[huangxianbei]

Hi,all
I'm a little confused about the difference between steady and transient solution.As we all know, the transient N-S and Reynolds time-averaged equations both contain the term corresponding to the time(t). Usually, we depart the value such as Velocity U into Uave(time average) and u(the fluctuation).

Q1:Is that means the steady state solution represents the Uave? While only the transient solution can get u. Does there any difference in the equations been solved?

Q2:If it's required to specify the Pressure gradient force(ave) in a transient simulation, how can we implement this? Through momentum source or some way else?

[ghorrocks]

Good question

For a steady state run the Reynolds averaging assumes the flow has an averaged component and a time varying component, where the time varying component averages over time to zero. Then it is obvious to simulate the averaged flow component and use a turbulence model to handle the time varying component.

But in a transient flow with RANS things are a bit more subtle, as the simulated flow also has a time varying component as it is transient. The fundamental assumption being made is that there is a distinction in the spectrum of the turbulent variations and the average flow variations. As long as that distinction can be made and the turbulence model is correctly scaled to that distinction you are OK. But in many flows there is not a clear distinction - for instance IC engine flows, flows off bluff bodies. That is one key reason why RANS models do not do very well in these applications and LES based approaches are often more accurate.

You have implement a momentum source to do whatever you want, but the pressure gradient is already part of the momentum equation so why do you want to include it again?

[huangxianbei]

Quote:

Originally Posted by ghorrocks

Good question

For a steady state run the Reynolds averaging assumes the flow has an averaged component and a time varying component, where the time varying component averages over time to zero. Then it is obvious to simulate the averaged flow component and use a turbulence model to handle the time varying component.

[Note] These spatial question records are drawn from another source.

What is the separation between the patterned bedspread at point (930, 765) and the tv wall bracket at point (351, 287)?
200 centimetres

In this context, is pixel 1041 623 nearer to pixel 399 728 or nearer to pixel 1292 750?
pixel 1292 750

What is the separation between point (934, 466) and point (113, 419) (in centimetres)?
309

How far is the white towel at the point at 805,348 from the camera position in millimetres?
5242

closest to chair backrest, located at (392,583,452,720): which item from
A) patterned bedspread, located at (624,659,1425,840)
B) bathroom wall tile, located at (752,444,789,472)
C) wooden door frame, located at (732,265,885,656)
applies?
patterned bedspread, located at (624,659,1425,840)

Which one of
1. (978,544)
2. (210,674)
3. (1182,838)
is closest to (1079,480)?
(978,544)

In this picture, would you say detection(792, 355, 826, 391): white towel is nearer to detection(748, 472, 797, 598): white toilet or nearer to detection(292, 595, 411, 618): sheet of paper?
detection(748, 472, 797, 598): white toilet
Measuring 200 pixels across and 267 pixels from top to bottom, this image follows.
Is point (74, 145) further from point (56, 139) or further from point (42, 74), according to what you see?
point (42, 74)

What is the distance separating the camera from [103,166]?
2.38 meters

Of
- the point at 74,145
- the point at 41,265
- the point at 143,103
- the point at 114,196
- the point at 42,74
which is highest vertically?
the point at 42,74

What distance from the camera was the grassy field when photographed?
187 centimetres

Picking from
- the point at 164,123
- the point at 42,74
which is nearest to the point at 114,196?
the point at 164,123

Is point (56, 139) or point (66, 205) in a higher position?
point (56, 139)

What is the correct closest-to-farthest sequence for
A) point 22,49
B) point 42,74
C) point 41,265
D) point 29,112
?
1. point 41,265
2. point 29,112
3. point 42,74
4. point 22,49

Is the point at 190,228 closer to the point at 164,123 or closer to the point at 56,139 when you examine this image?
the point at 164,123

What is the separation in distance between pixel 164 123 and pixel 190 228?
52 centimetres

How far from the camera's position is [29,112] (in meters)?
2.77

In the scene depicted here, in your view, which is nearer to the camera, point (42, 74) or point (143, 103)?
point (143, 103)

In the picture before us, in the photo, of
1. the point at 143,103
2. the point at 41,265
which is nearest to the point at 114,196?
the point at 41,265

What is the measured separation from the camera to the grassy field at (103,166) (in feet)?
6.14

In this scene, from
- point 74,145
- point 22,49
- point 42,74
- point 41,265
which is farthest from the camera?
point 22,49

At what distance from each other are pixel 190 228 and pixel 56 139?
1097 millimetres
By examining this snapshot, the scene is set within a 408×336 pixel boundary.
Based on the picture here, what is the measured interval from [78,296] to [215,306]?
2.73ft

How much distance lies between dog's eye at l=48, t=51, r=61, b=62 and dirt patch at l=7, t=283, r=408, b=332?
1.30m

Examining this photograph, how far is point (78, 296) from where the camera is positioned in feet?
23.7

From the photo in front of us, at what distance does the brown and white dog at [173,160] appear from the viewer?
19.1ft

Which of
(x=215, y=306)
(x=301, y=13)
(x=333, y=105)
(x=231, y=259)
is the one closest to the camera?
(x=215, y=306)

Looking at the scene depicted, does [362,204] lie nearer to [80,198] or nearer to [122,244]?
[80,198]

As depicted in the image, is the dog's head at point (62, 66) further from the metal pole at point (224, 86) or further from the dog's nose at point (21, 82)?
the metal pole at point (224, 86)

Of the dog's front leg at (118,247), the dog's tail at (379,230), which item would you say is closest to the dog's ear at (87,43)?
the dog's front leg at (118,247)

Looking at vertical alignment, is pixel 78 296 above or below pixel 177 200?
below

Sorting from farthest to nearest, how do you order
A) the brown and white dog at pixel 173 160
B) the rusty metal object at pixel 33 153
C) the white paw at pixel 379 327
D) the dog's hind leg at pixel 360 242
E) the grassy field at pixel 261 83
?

But in a transient flow with RANS things are a bit more subtle, as the simulated flow also has a time varying component as it is transient. The fundamental assumption being made is that there is a distinction in the spectrum of the turbulent variations and the average flow variations. As long as that distinction can be made and the turbulence model is correctly scaled to that distinction you are OK. But in many flows there is not a clear distinction - for instance IC engine flows, flows off bluff bodies. That is one key reason why RANS models do not do very well in these applications and LES based approaches are often more accurate.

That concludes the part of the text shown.